◆ PASSAGE SHOWN
....................

Jill Khoury Discusses Her Teaching with Poetry Barn and the Value of Online Poetry Workshops

To celebrate National Poetry Month, I’d like to share this online interview I conducted with Jill Khoury. I was inspired to interview Jill after taking her online poetry workshop, Writing Poems From the Body, at The Poetry Barn.

Jill’s course was my first Poetry Barn class, but I have since taken two more, and I’ve found them to be incredibly exciting! Each month-long course is organized around a theme (poetry and spirituality, poetry and the body, poetry and gender, just to name a few), where the instructor offers you readings, prompts, critiques, and discussions. Classmates also critique each other’s work, and the courses are wonderfully encouraging.

Writing Poems from the Body wasn’t my first experience with Jill or her compelling work. Several years ago, Jill and I joined other disabled writers in a dialogue on blindness and writing through Wordgathering: A Journal of Disability Poetry and Literature. And last year, I reviewed her book, Suites for the Modern Dancer, for The Deaf Poets Society. When I saw her workshop on the schedule at The Poetry Barn, I knew her course would be an exciting opportunity!

About Poet-Teacher Jill Khoury

Jill Khoury is interested in the intersection of poetry, visual art, representations of gender, and disability. She is a Western Pennsylvania Writing Project fellow and teaches workshops focusing on writing the body. She holds an MFA from The Ohio State University and edits Rogue Agent, a journal of embodied poetry and art. Her poems have appeared or are forthcoming in numerous journals, including Copper Nickel, Bone Bouquet, Lunch Ticket, and diode. She has written two chapbooks—Borrowed Bodies (Pudding House, 2009) and Chance Operations (Paper Nautilus, 2016). Her debut full-length collection, Suites for the Modern Dancer, was released in 2016 from Sundress Publications. 

How did you discover Poetry Barn? How did you get started as a teaching artist for Poetry Barn?

Poetry Barn started out under a different name: Rooster Moans Poetry Collective. As best I understand it, the Collective began as a few poets workshopping together and then expanded into a venue for teachers and students to become involved in online workshopping. Poets Susan Yount and Lissa Kiernan were members of the original collective. I had recently been in contact with Susan Yount because she’d published a poem of mine in Arsenic Lobster, a journal she edited. I don’t remember the details but I’d asked about teaching online and she introduced me to her friend Lissa who runs Rooster Moans aka Poetry Barn. This is just one illustration of why my online poetry community means so much to me. Being able to transcend geography and the limitations of my disabilities is a godsend.

How much freedom are you allowed with the design of your Poetry Barn workshops?

Lissa gives us a lot of creative freedom! I was able to design this course entirely. It is and continues to be the only course that I’ve had the maximum amount of freedom in choosing material and how to present that material.

How often do you teach with Poetry Barn? Have you taught different workshops or do you teach the same classes every year?

I’ve taught the Writing Poems from the Body class twice with them, and I’m teaching it again in the fall of 2018.

What are three principles you strive to build into your Poetry Barn workshops?

....................

◆ Spatial question entries
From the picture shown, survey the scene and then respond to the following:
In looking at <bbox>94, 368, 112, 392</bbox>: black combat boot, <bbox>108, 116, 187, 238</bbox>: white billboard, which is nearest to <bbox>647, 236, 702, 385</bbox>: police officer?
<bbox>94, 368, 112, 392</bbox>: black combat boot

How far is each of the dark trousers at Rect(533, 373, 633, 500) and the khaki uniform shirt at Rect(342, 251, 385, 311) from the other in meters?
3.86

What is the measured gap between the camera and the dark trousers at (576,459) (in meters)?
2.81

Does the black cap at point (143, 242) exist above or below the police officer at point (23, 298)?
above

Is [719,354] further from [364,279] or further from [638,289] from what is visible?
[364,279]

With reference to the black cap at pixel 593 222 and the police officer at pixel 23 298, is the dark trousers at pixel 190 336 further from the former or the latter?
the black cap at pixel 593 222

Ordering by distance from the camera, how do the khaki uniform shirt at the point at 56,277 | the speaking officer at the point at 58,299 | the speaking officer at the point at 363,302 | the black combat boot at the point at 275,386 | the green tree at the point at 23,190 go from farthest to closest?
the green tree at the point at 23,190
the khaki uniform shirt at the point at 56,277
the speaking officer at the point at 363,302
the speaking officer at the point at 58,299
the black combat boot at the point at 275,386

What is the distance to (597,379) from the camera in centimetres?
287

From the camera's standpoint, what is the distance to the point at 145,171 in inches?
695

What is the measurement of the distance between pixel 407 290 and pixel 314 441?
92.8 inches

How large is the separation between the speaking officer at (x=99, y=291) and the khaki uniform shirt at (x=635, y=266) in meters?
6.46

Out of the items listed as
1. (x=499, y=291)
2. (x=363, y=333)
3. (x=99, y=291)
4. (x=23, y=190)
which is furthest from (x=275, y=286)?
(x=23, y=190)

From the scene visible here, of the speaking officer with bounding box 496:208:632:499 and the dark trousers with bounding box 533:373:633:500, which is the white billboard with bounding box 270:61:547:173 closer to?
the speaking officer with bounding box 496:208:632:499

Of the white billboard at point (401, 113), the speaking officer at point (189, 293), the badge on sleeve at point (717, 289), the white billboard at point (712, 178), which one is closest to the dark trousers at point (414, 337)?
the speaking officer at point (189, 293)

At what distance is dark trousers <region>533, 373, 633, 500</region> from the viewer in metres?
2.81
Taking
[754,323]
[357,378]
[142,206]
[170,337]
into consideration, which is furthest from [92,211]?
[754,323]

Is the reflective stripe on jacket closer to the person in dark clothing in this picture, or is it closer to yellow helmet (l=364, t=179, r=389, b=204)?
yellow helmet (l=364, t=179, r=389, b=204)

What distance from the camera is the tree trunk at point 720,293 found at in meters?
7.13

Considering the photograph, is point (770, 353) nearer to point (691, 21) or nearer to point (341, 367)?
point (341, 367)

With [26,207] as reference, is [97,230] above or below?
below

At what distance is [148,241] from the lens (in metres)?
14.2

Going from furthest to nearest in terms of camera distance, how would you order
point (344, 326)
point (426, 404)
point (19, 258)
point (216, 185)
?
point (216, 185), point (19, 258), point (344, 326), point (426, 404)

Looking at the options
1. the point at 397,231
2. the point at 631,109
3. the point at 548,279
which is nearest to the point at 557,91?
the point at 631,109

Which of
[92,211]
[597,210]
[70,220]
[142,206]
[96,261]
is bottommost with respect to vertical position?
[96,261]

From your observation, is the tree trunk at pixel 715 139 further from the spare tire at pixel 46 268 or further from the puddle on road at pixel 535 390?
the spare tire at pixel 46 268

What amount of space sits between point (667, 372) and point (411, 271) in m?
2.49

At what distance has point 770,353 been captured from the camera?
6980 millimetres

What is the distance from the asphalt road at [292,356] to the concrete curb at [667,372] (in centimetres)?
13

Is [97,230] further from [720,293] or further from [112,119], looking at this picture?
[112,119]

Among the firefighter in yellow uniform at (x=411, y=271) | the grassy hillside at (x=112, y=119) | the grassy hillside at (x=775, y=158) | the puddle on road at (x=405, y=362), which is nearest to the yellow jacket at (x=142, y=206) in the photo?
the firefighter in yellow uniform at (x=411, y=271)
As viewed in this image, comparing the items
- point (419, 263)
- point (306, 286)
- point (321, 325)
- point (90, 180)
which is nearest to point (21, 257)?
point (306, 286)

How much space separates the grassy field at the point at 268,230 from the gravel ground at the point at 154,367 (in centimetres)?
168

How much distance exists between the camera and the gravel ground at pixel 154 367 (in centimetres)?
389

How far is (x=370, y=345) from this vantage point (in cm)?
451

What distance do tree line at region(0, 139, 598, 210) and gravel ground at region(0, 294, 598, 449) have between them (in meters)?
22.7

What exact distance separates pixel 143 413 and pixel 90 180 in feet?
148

....................

◆ PROBLEM
Update the Jill Khoury interview: give everything from "To celebrate National" down to "are wonderfully encouraging." again, with "six-week" in place of "month-long".

◆ RESULT
To celebrate National Poetry Month, I’d like to share this online interview I conducted with Jill Khoury. I was inspired to interview Jill after taking her online poetry workshop, Writing Poems From the Body, at The Poetry Barn.

Jill’s course was my first Poetry Barn class, but I have since taken two more, and I’ve found them to be incredibly exciting! Each six-week course is organized around a theme (poetry and spirituality, poetry and the body, poetry and gender, just to name a few), where the instructor offers you readings, prompts, critiques, and discussions. Classmates also critique each other’s work, and the courses are wonderfully encouraging.